La pousse de l’herbe mesurée du 17 au 23 mars est en moyenne de 24 kg MS/ha/jour. Les précipitations annoncées pour cette semaine ne devraient pas remettre en cause les conditions de pâturage. Mais des températures en baisse vont limiter la pousse.
Une demi-ration d’herbe atteinte à partir de 35 ares
La croissance de l’herbe offre désormais une demi-ration pour les systèmes avec au moins 35 ares d’herbe pâturés par vache : 24 kg MS/ha/jour x 0,30 ha = 8,4 kg de MS d’herbe/VL/jour. Avec une distribution inférieure ou égale à la demi-ration de maïs, le correcteur azoté ne se justifie plus. Le changement d’heure est souvent déclencheur de la mise à l’herbe des vaches la nuit. Mais restez vigilant sur l’évolution des températures dans les prochains jours, car la transition alimentaire vers le pâturage a souvent été rapide et l’ingestion d’herbe en conditions froides présente des risques sanitaires (tétanie, entérotoxémie).
Romain Retif et Jean-Marc Seuret
En bref
En cette fin de campagne, faites un état de vos stocks avant de figer la surface en maïs à semer qui pourra être réévaluée en cas de stocks trop justes. Attention aux conditions de portance des jeunes prairies semées à l’automne. Ne pas hésiter à patienter encore ou à limiter le temps de présence des animaux sur ces paddocks.
« Maîtriser le coût alimentaire par le pâturage »
Opinion – Fabien – 35 ares/VL – silo fermé 2 mois à Lizio (56)

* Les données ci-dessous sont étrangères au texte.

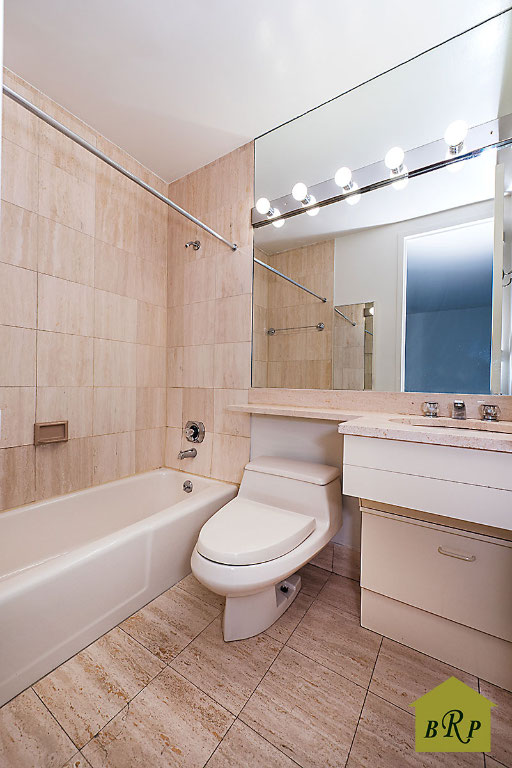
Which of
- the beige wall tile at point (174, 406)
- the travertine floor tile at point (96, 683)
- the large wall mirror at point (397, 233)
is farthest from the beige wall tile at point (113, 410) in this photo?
the travertine floor tile at point (96, 683)

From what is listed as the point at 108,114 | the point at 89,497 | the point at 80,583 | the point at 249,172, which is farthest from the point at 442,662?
the point at 108,114

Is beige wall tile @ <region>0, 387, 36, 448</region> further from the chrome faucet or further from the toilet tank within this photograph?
the chrome faucet

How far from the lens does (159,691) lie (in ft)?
3.69

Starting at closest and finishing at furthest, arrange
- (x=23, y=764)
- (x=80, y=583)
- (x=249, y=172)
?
1. (x=23, y=764)
2. (x=80, y=583)
3. (x=249, y=172)

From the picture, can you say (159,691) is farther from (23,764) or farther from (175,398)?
(175,398)

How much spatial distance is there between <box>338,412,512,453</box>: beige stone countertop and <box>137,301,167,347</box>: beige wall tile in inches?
58.8

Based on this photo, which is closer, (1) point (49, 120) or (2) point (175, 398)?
(1) point (49, 120)

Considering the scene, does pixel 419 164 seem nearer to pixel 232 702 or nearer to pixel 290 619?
pixel 290 619

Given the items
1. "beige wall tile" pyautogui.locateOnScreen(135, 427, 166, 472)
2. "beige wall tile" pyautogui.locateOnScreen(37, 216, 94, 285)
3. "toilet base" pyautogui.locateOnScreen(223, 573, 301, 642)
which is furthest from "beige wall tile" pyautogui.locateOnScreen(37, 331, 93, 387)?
"toilet base" pyautogui.locateOnScreen(223, 573, 301, 642)

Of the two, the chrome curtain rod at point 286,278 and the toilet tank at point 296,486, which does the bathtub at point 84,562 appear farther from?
the chrome curtain rod at point 286,278

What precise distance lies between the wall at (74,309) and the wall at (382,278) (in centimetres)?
128

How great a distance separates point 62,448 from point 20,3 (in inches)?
72.6

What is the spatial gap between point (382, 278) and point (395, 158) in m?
0.51

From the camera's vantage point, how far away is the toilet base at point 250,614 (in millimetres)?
1329
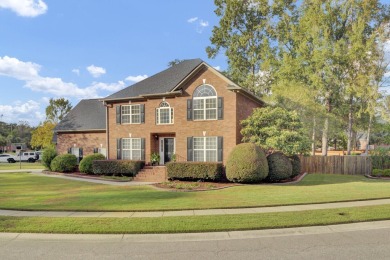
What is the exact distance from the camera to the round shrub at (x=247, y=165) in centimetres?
1759

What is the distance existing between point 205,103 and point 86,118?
1537 cm

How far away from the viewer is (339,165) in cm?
2498

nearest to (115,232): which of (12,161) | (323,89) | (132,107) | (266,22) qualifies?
(132,107)

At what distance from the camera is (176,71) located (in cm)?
2575

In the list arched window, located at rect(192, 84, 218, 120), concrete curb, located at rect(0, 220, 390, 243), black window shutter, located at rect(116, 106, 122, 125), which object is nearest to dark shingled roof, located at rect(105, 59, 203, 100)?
black window shutter, located at rect(116, 106, 122, 125)

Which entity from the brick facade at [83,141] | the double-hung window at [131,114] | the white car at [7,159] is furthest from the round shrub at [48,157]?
the white car at [7,159]

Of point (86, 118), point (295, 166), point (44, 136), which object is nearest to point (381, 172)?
point (295, 166)

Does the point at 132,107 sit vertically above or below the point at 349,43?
below

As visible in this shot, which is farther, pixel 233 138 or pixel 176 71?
pixel 176 71

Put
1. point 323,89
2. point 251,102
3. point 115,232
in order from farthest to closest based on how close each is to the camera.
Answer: point 323,89 → point 251,102 → point 115,232

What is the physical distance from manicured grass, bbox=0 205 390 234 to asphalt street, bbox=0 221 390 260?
278 mm

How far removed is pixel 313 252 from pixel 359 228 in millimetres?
2745

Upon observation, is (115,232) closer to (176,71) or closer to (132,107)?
(132,107)

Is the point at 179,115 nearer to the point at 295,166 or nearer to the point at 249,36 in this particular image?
the point at 295,166
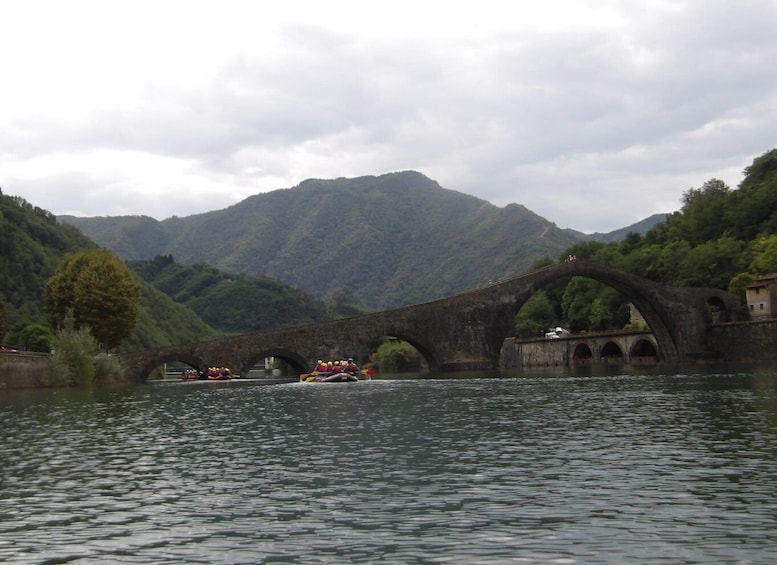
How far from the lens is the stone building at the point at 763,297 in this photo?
85.1 meters

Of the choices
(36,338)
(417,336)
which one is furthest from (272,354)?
(36,338)

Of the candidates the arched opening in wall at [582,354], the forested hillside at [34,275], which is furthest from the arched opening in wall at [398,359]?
the forested hillside at [34,275]

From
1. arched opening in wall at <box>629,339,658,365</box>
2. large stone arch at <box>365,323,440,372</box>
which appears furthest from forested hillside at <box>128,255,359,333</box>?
large stone arch at <box>365,323,440,372</box>

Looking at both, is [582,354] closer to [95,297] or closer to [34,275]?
[95,297]

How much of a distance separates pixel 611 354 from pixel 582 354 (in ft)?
16.3

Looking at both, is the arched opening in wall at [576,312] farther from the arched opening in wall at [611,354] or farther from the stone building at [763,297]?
the stone building at [763,297]

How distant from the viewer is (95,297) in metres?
67.9

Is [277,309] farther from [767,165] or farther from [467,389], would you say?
[467,389]

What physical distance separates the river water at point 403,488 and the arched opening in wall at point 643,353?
7102cm

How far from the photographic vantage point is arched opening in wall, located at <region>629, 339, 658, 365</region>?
99.4 m

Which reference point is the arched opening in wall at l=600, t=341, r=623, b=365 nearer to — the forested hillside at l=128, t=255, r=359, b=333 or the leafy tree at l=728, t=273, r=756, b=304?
the leafy tree at l=728, t=273, r=756, b=304

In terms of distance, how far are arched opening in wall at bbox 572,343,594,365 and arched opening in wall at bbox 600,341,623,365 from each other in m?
1.95

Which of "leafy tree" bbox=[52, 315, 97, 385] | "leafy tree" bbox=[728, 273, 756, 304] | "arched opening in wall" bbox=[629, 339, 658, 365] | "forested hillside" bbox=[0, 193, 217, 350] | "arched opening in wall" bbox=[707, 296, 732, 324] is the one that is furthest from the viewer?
"arched opening in wall" bbox=[629, 339, 658, 365]

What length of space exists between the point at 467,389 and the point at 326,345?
1048 inches
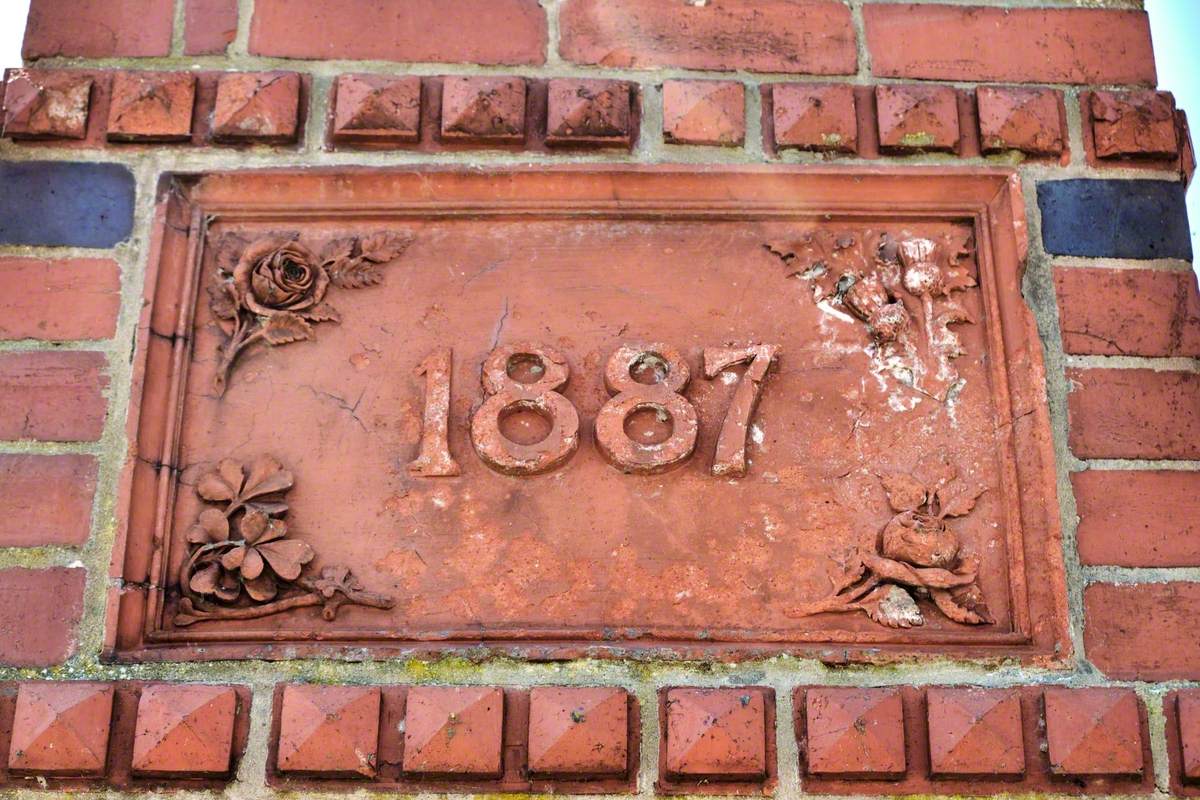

Je suis installé depuis 2022, avec un salarié à temps partiel sur une exploitation de 80 ha, 510 000 L vendus et un atelier de chapons. Le troupeau contient 65 vaches Prim’Holstein et quelques Jersiaises, avec 17 génisses gardées par an, soit 27 % de renouvellement. L’assolement se compose de 40 ha de prairies, 25 ha de maïs et 15 ha de céréales dans un secteur avec environ 900 mm de pluviométrie à l’année. Les prairies sont construites sur une base RGA-TB, quelques parcelles plus séchantes contiennent de la fétuque. La ration annuelle se compose de 3,5 t MS de fourrages stockés (maïs ensilage et enrubannage), 2,8 t MS d’herbe pâturée et 825 kg de concentrés (correcteur non OGM, céréales, CMV). Mon objectif : optimiser le pâturage afin d’optimiser mon coût alimentaire. Le silo est fermé pendant 2 mois minimum. En hiver, je suis en ration complète maïs enrubannage. Les vaches démarrent le déprimage en février-mars. Je vise des paddocks bien rasés au démarrage. Si la portance est bonne, je fais ce déprimage au fil. J’insiste avec un 2e déprimage pour obtenir la hauteur voulue. Et, à cette période, le pâturage ne dure pas toute la journée, les vaches sont au champ pour manger et pas se coucher.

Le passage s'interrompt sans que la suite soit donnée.